How to Interview Customers and Get Good Quotes for Your Release
Quotes play a very important role in your press release. They offer insight into the news that you’re sharing. They also help add personality to something that can be an otherwise boring content format. And quotes provide the perfect tweet or attention grabber for your press release.
When adding quotes to a press release, many writers go for the obvious. They interview the CEO or the sales manager to get a quote or three for the release. This is fine, but it’s not always relevant and it may not be the strongest approach. Consider, instead, talking to your current customers and getting good press release quotes from them. The key to making this tactic work, of course, is to know how to extricate good quotes from your customers.
- Choose Good Customers – Dig through your customer list and find people who have engaged with you either through your customer service department or online via social media or on your blog. You want to interview people who will be able to have something substantive to say about your product, service, or news.
- Research the Customer Before You Chat – Spend some time learning what you can about the customer you’re going to interview. Find them on social media and read their posts. Know what they’ve purchased from you, how long they’ve been a customer and any additional purchases or interactions you’ve had with them.
- Ask for anecdotes – Your questions should begin as conversational questions but the goal isn’t to necessarily get a quote from your customer’s answers. Your goal is to pull them a bit deeper into the conversation where you can begin to ask for stories and examples. This can be a terrific source of quotable material.
- Find the “ah-ha” moment. Ask your customer when they decided to use your product or service. What did that decision mean to them? How has their life changed because of that buying decision? Were there any stumbling blocks or challenges along the way and if so, how did they handle them?

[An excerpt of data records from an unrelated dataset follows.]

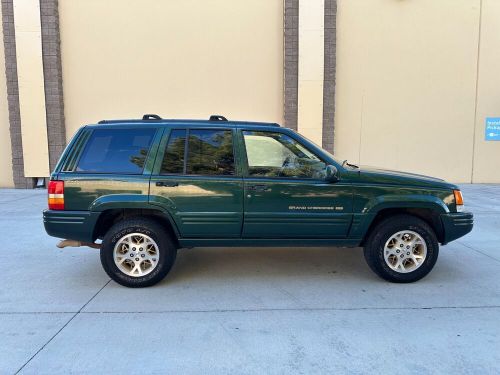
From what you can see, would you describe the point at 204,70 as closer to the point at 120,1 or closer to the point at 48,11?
the point at 120,1

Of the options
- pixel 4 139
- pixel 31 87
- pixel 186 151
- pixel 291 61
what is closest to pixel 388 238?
pixel 186 151

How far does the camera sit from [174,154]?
4.19 m

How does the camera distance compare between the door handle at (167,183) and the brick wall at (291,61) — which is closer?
the door handle at (167,183)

- Ask follow-up questions. Continue asking questions and digging until you have what you need. Follow-up questions or questions that encourage your customer to share just a little bit more information can provide what you’re looking for. Don’t get frustrated if you’re not getting anything.
Always ask the customer before the interview if you can record the interview and if you can quote them in your content. Permission is important. And sometimes, if a person knows they’re being interviewed for a specific reason, their answers are more detailed and interesting.